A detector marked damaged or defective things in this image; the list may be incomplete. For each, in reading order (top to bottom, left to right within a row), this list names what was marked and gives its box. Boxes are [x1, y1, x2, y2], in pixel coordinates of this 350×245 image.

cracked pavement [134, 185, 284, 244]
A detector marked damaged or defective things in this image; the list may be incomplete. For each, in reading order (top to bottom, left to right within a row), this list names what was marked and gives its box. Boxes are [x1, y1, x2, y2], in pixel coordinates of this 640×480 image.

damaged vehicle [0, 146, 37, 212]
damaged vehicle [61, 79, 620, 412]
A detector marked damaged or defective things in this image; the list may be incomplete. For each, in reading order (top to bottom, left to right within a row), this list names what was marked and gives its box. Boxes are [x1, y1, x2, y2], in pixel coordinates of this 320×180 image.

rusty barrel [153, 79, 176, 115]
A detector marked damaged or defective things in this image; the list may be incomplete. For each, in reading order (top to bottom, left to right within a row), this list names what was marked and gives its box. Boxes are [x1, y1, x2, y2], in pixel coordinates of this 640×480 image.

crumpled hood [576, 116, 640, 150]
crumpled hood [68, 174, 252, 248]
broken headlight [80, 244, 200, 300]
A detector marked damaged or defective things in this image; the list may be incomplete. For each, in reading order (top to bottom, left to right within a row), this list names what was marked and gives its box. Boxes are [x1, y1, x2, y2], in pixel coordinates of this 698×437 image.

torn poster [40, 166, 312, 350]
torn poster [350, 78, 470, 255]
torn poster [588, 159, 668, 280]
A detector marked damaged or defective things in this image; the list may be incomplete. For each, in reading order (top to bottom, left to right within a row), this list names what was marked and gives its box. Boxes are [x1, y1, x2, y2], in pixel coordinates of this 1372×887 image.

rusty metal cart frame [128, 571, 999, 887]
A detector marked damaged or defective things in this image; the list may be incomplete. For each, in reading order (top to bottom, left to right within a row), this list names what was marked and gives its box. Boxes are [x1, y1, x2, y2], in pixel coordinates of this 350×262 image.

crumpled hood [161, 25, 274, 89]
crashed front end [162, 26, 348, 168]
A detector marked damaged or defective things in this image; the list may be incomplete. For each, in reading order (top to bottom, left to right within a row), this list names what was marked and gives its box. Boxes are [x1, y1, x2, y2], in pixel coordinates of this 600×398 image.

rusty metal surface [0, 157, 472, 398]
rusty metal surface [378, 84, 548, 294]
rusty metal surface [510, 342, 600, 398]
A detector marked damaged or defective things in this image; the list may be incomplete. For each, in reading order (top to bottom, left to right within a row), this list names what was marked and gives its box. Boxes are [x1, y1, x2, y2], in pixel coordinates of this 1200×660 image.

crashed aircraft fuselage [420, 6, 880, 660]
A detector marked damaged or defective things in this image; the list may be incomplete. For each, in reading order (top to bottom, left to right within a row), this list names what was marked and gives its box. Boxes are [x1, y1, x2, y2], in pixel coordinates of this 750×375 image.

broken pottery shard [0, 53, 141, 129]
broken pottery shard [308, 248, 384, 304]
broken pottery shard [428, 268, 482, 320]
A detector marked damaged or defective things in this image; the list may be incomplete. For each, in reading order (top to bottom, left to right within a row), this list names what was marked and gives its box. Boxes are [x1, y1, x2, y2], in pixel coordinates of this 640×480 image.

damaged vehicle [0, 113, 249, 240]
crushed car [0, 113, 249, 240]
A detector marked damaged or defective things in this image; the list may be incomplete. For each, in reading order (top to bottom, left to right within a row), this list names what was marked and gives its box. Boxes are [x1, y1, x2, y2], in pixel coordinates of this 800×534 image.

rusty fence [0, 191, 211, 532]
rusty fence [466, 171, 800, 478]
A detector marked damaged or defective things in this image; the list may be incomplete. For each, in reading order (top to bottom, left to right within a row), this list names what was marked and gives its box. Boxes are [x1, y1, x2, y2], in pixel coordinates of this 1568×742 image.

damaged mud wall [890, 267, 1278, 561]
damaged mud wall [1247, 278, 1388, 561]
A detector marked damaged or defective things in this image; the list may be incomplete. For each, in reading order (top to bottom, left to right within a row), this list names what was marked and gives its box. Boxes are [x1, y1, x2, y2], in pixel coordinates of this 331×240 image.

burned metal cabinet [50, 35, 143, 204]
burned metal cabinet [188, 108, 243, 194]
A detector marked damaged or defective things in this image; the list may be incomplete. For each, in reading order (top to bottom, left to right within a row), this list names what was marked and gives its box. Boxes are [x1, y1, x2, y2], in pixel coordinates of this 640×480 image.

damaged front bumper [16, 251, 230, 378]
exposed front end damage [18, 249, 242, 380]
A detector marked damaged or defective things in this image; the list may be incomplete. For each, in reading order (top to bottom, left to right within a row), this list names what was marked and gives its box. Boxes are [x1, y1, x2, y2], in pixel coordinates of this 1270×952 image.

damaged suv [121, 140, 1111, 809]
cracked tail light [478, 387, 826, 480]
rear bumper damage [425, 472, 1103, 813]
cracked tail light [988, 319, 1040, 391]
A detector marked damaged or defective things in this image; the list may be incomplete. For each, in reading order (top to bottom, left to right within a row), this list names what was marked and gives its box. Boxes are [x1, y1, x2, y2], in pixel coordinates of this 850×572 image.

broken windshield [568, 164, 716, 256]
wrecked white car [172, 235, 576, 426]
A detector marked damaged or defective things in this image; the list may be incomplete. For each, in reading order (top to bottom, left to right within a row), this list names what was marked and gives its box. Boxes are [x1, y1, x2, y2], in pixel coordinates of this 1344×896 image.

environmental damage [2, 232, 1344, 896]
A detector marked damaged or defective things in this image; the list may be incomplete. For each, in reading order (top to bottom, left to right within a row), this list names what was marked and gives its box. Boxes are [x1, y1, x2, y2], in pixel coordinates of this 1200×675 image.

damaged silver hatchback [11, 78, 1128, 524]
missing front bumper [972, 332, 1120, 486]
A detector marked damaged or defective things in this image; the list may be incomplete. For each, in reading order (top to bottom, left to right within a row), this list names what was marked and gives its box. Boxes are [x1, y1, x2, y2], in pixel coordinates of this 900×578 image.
::::::::
[EXERCISE DIRECTIONS] Please copy all of the material above word for word.

[RESULT]
A detector marked damaged or defective things in this image; the list may be incomplete. For each, in reading order (top to bottom, left to right within a row), this list names what was marked and gives its box. Boxes are [x1, y1, x2, y2], in pixel coordinates of this 350×245 image.

cracked pavement [134, 185, 284, 244]
A detector marked damaged or defective things in this image; the list may be incomplete. For each, in reading order (top to bottom, left to right within a row), this list names what was marked and gives its box. Boxes are [x1, y1, x2, y2], in pixel coordinates of this 640×480 image.

damaged vehicle [0, 146, 37, 212]
damaged vehicle [61, 79, 620, 412]
A detector marked damaged or defective things in this image; the list may be incomplete. For each, in reading order (top to bottom, left to right within a row), this list names what was marked and gives its box. Boxes are [x1, y1, x2, y2], in pixel coordinates of this 320×180 image.

rusty barrel [153, 79, 176, 115]
A detector marked damaged or defective things in this image; the list may be incomplete. For each, in reading order (top to bottom, left to right within a row), this list names what was marked and gives its box. Boxes are [x1, y1, x2, y2], in pixel coordinates of this 640×480 image.

crumpled hood [576, 116, 640, 150]
crumpled hood [68, 174, 252, 248]
broken headlight [80, 244, 200, 300]
A detector marked damaged or defective things in this image; the list may be incomplete. For each, in reading order (top to bottom, left to right within a row), this list names what was marked and gives its box. Boxes are [x1, y1, x2, y2], in pixel coordinates of this 698×437 image.

torn poster [40, 166, 312, 350]
torn poster [350, 78, 470, 255]
torn poster [588, 159, 668, 280]
A detector marked damaged or defective things in this image; the list may be incomplete. For each, in reading order (top to bottom, left to right within a row), this list names what was marked and gives its box. Boxes are [x1, y1, x2, y2], in pixel coordinates of this 1372×887 image.

rusty metal cart frame [128, 571, 999, 887]
A detector marked damaged or defective things in this image; the list may be incomplete. For each, in reading order (top to bottom, left to right within a row), this list names what was marked and gives its box. Boxes are [x1, y1, x2, y2], in pixel coordinates of this 350×262 image.

crumpled hood [161, 25, 274, 89]
crashed front end [162, 26, 348, 168]
A detector marked damaged or defective things in this image; the list may be incomplete. For each, in reading order (top to bottom, left to right within a row), this list names what was marked and gives its box. Boxes are [x1, y1, x2, y2], in pixel coordinates of this 600×398 image.

rusty metal surface [0, 157, 472, 398]
rusty metal surface [378, 84, 548, 294]
rusty metal surface [510, 342, 600, 398]
A detector marked damaged or defective things in this image; the list may be incomplete. For each, in reading order (top to bottom, left to right within a row), this list names what was marked and gives its box. Boxes are [x1, y1, x2, y2], in pixel coordinates of this 1200×660 image.

crashed aircraft fuselage [420, 6, 880, 660]
A detector marked damaged or defective things in this image; the list may be incomplete. For each, in reading order (top to bottom, left to right within a row), this list names what was marked and gives its box. Boxes are [x1, y1, x2, y2], in pixel coordinates of this 750×375 image.

broken pottery shard [0, 53, 141, 129]
broken pottery shard [308, 248, 384, 304]
broken pottery shard [428, 268, 482, 320]
A detector marked damaged or defective things in this image; the list may be incomplete. For each, in reading order (top to bottom, left to right within a row), this list names what was marked and gives its box. Boxes are [x1, y1, x2, y2], in pixel coordinates of this 640×480 image.

damaged vehicle [0, 113, 249, 240]
crushed car [0, 113, 249, 240]
A detector marked damaged or defective things in this image; the list may be incomplete. For each, in reading order (top to bottom, left to right within a row), this list names what was marked and gives its box. Boxes are [x1, y1, x2, y2], in pixel coordinates of this 800×534 image.

rusty fence [0, 191, 211, 532]
rusty fence [466, 171, 800, 478]
A detector marked damaged or defective things in this image; the list may be incomplete. For each, in reading order (top to bottom, left to right within a row), this list names what was marked and gives its box. Boxes are [x1, y1, x2, y2], in pixel coordinates of this 1568×742 image.

damaged mud wall [890, 267, 1278, 561]
damaged mud wall [1247, 278, 1388, 561]
A detector marked damaged or defective things in this image; the list may be incomplete. For each, in reading order (top to bottom, left to right within a row), this list names what was marked and gives its box. Boxes are [x1, y1, x2, y2], in pixel coordinates of this 331×240 image.

burned metal cabinet [50, 35, 143, 204]
burned metal cabinet [188, 108, 243, 194]
A detector marked damaged or defective things in this image; the list may be incomplete. For each, in reading order (top to bottom, left to right within a row), this list names what was marked and gives its box. Boxes are [x1, y1, x2, y2], in pixel coordinates of this 640×480 image.

damaged front bumper [16, 251, 230, 378]
exposed front end damage [18, 249, 242, 380]
A detector marked damaged or defective things in this image; the list may be incomplete. For each, in reading order (top to bottom, left to right within a row), this list names what was marked and gives its box. Boxes are [x1, y1, x2, y2], in pixel coordinates of this 1270×952 image.

damaged suv [121, 140, 1111, 809]
cracked tail light [478, 387, 826, 480]
rear bumper damage [425, 472, 1103, 813]
cracked tail light [988, 319, 1040, 391]
A detector marked damaged or defective things in this image; the list may be incomplete. For each, in reading order (top to bottom, left to right within a row), this list names what was marked and gives its box. Boxes are [x1, y1, x2, y2], in pixel coordinates of this 850×572 image.

broken windshield [568, 164, 716, 256]
wrecked white car [172, 235, 576, 426]
A detector marked damaged or defective things in this image; the list may be incomplete. For each, in reading order (top to bottom, left to right within a row), this list names what was marked and gives its box. Boxes are [x1, y1, x2, y2], in pixel coordinates of this 1344×896 image.

environmental damage [2, 232, 1344, 896]
A detector marked damaged or defective things in this image; the list may be incomplete. For each, in reading order (top to bottom, left to right within a row), this list names what was marked and gives its box. Boxes are [x1, y1, x2, y2], in pixel coordinates of this 1200×675 image.

damaged silver hatchback [11, 78, 1128, 524]
missing front bumper [972, 332, 1120, 486]
A detector marked damaged or defective things in this image; the list may be incomplete. For each, in reading order (top to bottom, left to right within a row), this list names what was marked and gives its box. Boxes are [x1, y1, x2, y2], in pixel coordinates of this 900×578 image.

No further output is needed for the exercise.